Bronchiectasis is a chronic pulmonary disease characterized by a vicious cycle of infection and inflammation of the airways, leading to permanent structural lung damage (1). The incidence of the disease has risen since 2000 and there are ≤100,000 individuals in the United States with bronchiectasis, while the disease is also diagnosed more frequently worldwide (2). Bronchiectasis can be detected at all ages and generally presents with chronic cough, sputum production and recurrent lower respiratory tract infections (2). Bronchiectasis is usually post-infection while several lung and systemic diseases are associated with its development (3).

Bronchiectasis exacerbation is a generally infectious clinical condition characterized by deterioration of chronic symptoms with negative consequences on patient prognosis, caused mostly by bacterial microorganisms. Frequent bronchiectasis exacerbations lead to lung damage and rapid decline of lung function (4). Among numerous microorganisms associated with bronchiectasis, Pseudomonas aeruginosa is one of the most frequent and important, with its isolation being associated with frequent exacerbations, poor quality of life and greater possibility of hospitalization and mortality (5).

Novel coronavirus SARS-CoV-2, which causes COVID-19 disease, has exhibited a rapid spread worldwide, becoming the biggest threat ever observed from a pandemic (6). COVID-19 patients have a relatively low rate of bacterial co-infection or bacterial secondary infection. These infections are commonly observed in the critically ill patients (7,8). In addition, it has been reported that bronchiectasis exacerbation frequency is significantly decreased during COVID-19 pandemic (9).

Pseudomonas putida is a gram-negative, aerobic saprophytic bacterium that is a common colonizer of soil, plants and water. Due to its remarkable metabolism, it is used as a cell host for synthetic biology and metabolic engineering (10).

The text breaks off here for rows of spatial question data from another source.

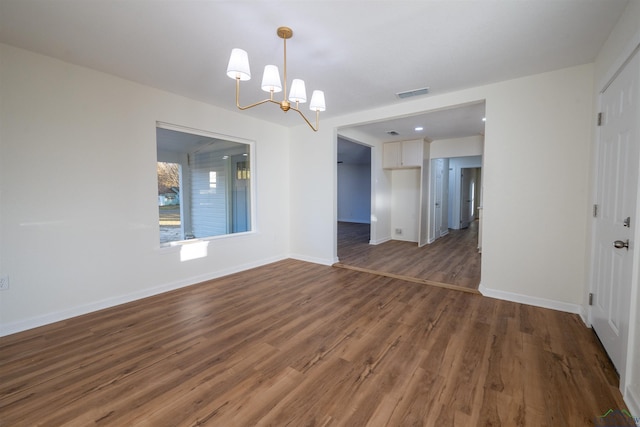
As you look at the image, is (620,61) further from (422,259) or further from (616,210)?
(422,259)

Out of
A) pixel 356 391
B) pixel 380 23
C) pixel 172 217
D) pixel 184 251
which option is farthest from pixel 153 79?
pixel 356 391

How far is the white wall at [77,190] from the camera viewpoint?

It has been reported as an opportunistic pathogen causing sepsis in immunocompromised patients and infections among hospitalized patients experiencing invasive procedures due to its ability to contaminate medical solutions (11,12).

The present study reports a novel case of a bronchiectasis exacerbation due to Pseudomonas putida complicating COVID-19 disease.

Case presentation

A 70-year-old female, non-smoker, patient presented to the Emergency Department of Laiko General Hospital (Athens, Greece) with complaints of fever, runny nose, cough and progressive dyspnea at rest over the previous 10 days. She had a medical history of gastroesophageal reflux, arterial hypertension, hyperlipidemia, asthma, hypothyroidism, obesity with a body mass index (BMI) 33 kg/m2, obstructive sleep apnea (OSA), pulmonary embolism one year ago and appendectomy. Her medications included pantoprazole, irbesartan/hydrochlorothiazide, atorvastatin, inhaled fluticazone/salmeterol, montelucast, levothyroxine sodium and rivaroxaban. She was also using continuous positive airway pressure therapy for OSA.

Clinical evaluation revealed a febrile patient with wheezing and crackles on auscultation at the bases of both lungs. Clinical examination of the other systems was unremarkable. Blood pressure was 110/60 mmHg, heart rate was 80 beats per min, oxygen saturation was 90% on room air and body temperature 38.5˚C. Electrocardiography did not reveal abnormal findings on admission.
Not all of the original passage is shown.